Evergrande and China: A Lehman moment - or less 'grande' than that?
CHINA has seen rapid urbanisation; as at 2020, 61 per cent of its population lived in urban areas. In 1960, that number was a mere 16 per cent. Evergrande benefited from - and helped fuel - this change by borrowing funds to sell property to the Chinese public long before these projects were complete. The firm eventually expanded into owning theme parks, bottled water and a soccer team.
However, the Chinese government, under its "common prosperity" campaign, has sought to deleverage the sector to avoid a potential bubble, enforcing its "three red lines" policy on property developers while steering investor capital towards the manufacturing sector. As a result, Evergrande has recently not been able to service its debts, missing bond payments in late September, sparking fears of contagion among investors.

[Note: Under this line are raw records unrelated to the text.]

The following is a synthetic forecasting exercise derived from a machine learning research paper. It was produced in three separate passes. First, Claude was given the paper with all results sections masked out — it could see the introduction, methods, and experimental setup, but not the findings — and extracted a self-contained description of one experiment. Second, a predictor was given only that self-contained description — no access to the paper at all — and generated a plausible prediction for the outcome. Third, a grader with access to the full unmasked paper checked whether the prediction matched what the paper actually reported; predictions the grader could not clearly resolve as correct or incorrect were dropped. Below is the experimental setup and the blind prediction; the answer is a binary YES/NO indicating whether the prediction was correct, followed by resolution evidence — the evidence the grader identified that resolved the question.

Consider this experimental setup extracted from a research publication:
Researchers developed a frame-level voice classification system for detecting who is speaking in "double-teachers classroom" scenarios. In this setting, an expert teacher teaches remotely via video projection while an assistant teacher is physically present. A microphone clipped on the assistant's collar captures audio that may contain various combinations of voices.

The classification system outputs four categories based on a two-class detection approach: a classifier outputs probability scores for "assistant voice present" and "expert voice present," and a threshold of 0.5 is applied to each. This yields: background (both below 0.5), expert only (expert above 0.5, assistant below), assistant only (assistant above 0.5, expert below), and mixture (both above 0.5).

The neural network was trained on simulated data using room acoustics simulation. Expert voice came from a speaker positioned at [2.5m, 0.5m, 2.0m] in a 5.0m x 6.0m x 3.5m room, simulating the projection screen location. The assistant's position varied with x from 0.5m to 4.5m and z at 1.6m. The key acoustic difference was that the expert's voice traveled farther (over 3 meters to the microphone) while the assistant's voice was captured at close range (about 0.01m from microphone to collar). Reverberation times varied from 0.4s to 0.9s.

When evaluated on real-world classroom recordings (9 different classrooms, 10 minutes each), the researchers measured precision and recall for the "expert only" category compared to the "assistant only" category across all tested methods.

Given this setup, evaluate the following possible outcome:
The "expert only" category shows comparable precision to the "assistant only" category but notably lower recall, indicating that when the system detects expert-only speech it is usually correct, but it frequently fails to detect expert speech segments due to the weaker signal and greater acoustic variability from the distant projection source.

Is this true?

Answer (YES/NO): NO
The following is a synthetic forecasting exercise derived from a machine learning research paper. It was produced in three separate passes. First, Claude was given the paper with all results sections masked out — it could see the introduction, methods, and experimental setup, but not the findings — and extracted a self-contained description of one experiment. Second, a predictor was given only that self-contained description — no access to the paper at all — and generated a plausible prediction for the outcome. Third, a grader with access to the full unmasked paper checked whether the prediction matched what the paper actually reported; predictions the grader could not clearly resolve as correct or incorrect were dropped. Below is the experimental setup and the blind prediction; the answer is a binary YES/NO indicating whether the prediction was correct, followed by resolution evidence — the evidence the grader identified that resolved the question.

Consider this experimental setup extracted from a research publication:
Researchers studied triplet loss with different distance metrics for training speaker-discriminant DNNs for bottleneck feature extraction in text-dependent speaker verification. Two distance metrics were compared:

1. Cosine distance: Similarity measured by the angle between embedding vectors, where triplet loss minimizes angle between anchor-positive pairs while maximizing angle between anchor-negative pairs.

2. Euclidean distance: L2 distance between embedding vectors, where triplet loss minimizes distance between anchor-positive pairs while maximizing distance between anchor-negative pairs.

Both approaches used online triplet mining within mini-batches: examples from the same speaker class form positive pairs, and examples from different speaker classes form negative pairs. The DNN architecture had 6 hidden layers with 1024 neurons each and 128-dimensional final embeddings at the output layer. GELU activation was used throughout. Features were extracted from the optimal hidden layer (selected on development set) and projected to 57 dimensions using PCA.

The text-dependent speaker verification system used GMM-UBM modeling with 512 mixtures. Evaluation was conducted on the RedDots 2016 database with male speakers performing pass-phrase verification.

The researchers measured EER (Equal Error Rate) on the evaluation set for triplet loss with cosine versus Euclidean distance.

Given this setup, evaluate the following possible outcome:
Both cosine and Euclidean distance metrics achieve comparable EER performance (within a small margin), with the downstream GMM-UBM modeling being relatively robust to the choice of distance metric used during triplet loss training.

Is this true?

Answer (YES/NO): YES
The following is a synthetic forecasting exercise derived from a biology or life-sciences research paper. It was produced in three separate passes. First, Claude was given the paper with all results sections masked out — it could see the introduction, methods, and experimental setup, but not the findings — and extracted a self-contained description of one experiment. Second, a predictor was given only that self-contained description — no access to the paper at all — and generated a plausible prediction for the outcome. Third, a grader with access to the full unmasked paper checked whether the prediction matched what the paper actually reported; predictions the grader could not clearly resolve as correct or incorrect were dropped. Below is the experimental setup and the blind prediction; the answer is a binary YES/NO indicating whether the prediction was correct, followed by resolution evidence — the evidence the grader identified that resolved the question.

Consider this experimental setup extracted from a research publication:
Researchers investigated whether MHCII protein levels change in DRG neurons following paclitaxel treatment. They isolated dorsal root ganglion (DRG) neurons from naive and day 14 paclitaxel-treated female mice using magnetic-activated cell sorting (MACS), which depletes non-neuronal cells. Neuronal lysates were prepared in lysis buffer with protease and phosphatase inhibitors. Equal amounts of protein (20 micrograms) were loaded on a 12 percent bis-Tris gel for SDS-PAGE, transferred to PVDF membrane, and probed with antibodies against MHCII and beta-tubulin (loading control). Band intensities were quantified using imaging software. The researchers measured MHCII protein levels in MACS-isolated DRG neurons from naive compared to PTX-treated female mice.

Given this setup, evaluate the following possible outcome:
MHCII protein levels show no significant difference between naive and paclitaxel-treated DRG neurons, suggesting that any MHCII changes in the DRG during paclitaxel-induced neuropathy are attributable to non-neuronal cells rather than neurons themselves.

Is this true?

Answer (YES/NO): NO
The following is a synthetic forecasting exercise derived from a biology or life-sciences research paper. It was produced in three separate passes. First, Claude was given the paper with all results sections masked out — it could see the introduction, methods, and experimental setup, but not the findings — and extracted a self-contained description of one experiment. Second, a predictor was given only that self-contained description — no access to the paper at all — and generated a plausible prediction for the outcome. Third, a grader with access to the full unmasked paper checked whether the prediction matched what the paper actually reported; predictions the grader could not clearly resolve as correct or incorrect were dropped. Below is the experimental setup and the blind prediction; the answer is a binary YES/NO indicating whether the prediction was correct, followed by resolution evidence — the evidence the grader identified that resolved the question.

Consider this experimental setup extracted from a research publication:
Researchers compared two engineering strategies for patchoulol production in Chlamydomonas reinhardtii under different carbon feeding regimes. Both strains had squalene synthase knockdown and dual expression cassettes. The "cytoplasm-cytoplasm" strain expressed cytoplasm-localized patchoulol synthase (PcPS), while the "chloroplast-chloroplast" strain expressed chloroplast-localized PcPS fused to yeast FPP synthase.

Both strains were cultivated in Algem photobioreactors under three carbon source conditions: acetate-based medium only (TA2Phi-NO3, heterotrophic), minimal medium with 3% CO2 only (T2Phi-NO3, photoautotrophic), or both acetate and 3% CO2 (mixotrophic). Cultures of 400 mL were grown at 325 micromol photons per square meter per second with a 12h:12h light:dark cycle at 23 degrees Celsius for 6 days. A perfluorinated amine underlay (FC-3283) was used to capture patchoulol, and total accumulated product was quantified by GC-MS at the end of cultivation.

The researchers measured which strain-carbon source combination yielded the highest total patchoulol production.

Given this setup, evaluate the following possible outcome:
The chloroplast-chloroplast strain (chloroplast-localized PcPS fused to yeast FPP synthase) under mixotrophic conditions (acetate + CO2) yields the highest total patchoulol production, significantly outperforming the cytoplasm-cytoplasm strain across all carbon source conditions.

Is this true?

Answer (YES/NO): NO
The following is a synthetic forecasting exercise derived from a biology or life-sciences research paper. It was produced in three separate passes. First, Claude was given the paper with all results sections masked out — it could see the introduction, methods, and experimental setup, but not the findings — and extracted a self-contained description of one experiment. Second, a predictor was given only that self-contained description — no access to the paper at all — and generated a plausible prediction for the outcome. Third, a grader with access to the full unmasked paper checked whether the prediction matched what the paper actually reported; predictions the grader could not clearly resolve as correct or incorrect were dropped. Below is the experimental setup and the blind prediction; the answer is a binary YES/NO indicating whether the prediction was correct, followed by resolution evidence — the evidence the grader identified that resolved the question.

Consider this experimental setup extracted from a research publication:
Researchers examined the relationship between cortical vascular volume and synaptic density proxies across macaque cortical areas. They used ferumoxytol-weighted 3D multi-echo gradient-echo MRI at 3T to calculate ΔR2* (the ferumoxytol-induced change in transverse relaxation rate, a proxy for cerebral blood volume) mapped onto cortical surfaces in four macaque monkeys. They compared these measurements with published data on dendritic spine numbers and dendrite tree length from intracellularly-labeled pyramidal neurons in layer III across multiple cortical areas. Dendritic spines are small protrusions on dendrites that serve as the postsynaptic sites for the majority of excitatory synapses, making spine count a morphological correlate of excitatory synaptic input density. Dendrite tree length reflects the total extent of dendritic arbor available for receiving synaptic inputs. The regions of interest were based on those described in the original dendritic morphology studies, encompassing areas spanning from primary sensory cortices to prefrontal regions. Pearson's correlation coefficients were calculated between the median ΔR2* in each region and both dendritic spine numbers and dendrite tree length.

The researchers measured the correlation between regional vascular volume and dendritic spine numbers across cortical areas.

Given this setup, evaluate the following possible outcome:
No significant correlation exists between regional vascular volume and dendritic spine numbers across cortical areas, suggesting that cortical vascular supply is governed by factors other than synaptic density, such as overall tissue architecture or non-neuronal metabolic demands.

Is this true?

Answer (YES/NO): NO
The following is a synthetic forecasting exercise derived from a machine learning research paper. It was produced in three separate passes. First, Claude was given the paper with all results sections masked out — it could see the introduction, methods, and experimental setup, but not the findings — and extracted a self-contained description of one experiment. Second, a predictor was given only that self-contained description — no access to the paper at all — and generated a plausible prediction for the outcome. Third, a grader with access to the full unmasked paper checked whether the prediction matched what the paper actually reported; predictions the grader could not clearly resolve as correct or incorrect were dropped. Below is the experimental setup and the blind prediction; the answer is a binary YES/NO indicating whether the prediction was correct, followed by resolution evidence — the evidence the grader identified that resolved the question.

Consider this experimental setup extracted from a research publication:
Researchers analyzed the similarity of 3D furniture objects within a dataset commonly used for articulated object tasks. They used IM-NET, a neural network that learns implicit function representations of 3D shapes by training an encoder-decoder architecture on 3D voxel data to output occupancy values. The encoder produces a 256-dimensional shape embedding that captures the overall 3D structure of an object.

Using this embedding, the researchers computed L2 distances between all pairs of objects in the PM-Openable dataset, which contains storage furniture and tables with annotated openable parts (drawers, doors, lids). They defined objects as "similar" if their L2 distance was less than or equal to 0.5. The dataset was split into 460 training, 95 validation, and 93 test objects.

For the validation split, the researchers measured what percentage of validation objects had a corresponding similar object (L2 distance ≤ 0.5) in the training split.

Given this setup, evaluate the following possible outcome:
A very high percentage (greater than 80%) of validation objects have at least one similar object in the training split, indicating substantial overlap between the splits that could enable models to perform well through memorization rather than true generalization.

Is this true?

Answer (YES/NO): NO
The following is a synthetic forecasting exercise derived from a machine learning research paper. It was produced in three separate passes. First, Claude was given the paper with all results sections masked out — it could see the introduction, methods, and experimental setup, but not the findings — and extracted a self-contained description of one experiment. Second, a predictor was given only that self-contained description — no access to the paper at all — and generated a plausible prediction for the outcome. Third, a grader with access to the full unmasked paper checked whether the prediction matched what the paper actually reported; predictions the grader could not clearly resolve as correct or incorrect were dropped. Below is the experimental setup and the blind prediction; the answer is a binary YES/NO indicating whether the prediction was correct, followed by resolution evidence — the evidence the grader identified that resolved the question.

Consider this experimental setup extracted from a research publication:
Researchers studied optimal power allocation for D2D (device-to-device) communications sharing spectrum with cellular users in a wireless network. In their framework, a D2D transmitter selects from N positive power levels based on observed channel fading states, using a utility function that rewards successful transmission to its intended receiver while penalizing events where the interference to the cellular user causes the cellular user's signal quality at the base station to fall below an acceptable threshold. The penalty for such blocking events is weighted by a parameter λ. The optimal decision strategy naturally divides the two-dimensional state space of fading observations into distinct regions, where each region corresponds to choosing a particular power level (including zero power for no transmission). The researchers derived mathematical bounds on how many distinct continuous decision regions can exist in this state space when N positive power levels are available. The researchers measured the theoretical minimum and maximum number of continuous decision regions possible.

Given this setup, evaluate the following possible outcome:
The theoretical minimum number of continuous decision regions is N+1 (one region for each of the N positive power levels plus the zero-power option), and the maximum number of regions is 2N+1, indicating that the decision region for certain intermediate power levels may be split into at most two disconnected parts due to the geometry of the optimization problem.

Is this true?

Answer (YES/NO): NO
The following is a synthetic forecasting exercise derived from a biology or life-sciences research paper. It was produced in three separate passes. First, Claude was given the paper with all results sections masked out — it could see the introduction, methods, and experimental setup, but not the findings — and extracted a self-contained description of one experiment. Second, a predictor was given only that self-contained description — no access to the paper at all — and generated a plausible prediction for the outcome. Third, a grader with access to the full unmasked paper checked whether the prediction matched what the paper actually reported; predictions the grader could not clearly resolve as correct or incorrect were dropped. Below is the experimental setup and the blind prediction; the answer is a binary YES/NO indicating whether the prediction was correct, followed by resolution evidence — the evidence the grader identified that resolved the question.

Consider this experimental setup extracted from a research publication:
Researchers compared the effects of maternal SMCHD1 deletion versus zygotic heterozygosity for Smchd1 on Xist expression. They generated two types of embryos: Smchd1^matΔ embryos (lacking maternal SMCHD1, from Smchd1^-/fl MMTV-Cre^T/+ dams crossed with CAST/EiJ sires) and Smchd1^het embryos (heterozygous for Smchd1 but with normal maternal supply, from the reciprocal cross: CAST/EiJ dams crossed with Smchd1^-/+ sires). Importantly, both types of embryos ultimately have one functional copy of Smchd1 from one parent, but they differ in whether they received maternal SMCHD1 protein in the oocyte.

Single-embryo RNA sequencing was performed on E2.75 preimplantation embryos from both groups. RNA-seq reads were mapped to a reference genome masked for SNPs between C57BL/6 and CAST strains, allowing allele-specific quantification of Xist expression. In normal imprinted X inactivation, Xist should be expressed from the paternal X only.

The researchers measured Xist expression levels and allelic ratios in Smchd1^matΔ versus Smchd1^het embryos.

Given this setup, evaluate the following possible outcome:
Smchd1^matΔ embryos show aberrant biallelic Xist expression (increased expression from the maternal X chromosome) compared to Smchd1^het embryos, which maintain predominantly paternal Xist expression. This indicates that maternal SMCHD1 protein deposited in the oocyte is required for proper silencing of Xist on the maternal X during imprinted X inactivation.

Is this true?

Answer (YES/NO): YES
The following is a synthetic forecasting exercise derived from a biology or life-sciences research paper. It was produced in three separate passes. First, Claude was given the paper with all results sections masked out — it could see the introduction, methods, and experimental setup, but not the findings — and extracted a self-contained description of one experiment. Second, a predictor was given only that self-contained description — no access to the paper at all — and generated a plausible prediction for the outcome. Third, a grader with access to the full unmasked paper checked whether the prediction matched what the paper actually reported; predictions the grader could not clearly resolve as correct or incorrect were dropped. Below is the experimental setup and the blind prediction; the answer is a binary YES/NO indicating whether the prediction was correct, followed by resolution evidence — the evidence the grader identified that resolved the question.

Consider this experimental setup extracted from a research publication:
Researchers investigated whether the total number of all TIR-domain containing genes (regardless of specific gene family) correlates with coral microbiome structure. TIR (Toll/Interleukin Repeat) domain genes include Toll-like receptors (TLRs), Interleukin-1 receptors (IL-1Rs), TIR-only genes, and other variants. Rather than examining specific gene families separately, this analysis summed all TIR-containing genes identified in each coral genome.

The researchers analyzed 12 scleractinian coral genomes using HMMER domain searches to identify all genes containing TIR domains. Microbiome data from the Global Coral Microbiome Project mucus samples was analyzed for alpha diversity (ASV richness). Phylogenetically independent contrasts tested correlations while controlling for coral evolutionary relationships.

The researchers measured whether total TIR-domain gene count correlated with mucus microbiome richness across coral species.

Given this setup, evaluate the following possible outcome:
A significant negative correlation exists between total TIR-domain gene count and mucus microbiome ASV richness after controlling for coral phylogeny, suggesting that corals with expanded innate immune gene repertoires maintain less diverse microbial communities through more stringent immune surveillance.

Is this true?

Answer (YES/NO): NO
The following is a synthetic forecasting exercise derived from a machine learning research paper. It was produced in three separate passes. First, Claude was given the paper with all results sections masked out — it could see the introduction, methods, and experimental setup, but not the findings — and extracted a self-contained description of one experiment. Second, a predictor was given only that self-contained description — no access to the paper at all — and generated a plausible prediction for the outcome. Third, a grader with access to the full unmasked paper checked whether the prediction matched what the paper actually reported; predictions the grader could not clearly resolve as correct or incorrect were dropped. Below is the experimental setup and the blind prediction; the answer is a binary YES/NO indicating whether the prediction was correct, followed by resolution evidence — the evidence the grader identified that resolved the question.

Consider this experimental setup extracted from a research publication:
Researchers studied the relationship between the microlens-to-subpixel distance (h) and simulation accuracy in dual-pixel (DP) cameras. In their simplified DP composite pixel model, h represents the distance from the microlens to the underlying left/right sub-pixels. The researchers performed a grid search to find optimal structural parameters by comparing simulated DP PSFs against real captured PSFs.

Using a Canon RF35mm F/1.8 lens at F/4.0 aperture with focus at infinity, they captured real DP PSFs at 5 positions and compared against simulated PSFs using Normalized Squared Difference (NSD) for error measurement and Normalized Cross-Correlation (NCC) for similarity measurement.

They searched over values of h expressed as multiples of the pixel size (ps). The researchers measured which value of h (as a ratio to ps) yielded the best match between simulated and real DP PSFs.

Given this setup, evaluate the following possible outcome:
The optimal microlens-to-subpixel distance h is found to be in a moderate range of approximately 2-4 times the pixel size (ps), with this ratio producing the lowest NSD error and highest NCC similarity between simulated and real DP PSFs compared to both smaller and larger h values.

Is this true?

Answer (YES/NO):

First, is the Evergrande crisis truly contained, or could this be a Lehman moment?
We believe the Evergrande situation will be contained. Insiders have commented that the Chinese government will step in if necessary to provide the needed guarantees, but only after making various stakeholders sweat it out and letting equity holders bear the brunt of the pain for excessive risk-taking. We've already observed some initial steps from the government that support our view, in the form of buying Evergrande's stake in a bank.
Time and time again, the Chinese government has successfully navigated similar situations given its powerful centralised structure. Of course, if there are instances of fraud or accounting irregularities with Evergrande, which is a distinct possibility, this might change the facts - and our outlook - but we think even then, the government would have the tools to handle the situation.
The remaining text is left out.